Use a hard evidence ladder during reference audits:

  1. Explicit reference docs or executable tests.
  2. Compatible but indirect evidence.
  3. Honest gap.

Then encode the result directly in the audit:

  • agree
  • partial
  • gap
  • tension
  • diverge

This keeps the spec honest. It also makes the next move obvious:

  • lock only the rules with real support
  • revise rules where the references push against the draft
  • leave silent areas open until we add direct tests or manual repro notes
  • move clear reference divergences into profile-owned policy

That is exactly what the first Plate audit produced in markdown-editing-reference-audit.md:

  • safe lock set for paragraph split, heading exit, list split/outdent, quote continuation, math edit ownership, and table Tab
  • immediate revision pressure for paragraph Tab, quote Tab, code-block indentation keys, and inline affinity
  • explicit gaps for destructive keys, empty-container exits, and expanded structural selections

Why This Works

The references are asymmetric:

  • Typora is strongest on documented markdown-first editing intent.
  • Milkdown is strongest on executable behavior in local tests.
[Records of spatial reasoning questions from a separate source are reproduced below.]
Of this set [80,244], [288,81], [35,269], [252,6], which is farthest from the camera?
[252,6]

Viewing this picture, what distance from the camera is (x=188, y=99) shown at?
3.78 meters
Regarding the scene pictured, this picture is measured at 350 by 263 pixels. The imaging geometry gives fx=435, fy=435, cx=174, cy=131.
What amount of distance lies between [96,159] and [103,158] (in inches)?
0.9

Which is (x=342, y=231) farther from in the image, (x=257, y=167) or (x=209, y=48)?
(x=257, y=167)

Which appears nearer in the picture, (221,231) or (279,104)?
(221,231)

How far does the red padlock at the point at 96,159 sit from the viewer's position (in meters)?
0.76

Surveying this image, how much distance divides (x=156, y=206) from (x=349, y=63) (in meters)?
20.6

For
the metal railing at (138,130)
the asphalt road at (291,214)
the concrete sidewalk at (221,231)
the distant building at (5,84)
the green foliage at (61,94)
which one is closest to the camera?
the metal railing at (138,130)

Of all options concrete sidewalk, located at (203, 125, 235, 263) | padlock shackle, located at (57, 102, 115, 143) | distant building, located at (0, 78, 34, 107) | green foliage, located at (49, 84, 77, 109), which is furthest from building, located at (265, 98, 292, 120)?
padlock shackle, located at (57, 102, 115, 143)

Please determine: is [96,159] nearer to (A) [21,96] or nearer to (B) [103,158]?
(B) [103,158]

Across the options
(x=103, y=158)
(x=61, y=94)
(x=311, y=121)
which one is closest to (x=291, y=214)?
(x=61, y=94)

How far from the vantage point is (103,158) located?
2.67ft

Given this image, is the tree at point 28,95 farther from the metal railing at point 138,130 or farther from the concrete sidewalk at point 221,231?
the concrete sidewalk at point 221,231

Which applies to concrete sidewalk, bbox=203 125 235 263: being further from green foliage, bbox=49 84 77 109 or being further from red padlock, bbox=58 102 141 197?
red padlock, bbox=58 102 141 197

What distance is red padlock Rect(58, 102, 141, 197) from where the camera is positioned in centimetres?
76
Those strengths overlap on some rules and leave holes on others. Treating silent areas as gaps preserves that asymmetry instead of flattening it into fake certainty. That makes the spec safer to lock, easier to test, and much less likely to bake folklore into core behavior.

Prevention

  • During editor behavior audits, require every spec rule to carry one of: agree, partial, gap, tension, or diverge.
  • Do not mark a rule locked just because it feels standard.
  • When Typora and Milkdown diverge on inline behavior, route the rule into a behavior profile or affinity policy instead of forcing one global default.
  • Keep destructive keys, container exits, and expanded selections in the first TDD batch. Those are the easiest places to invent standards that are not actually documented.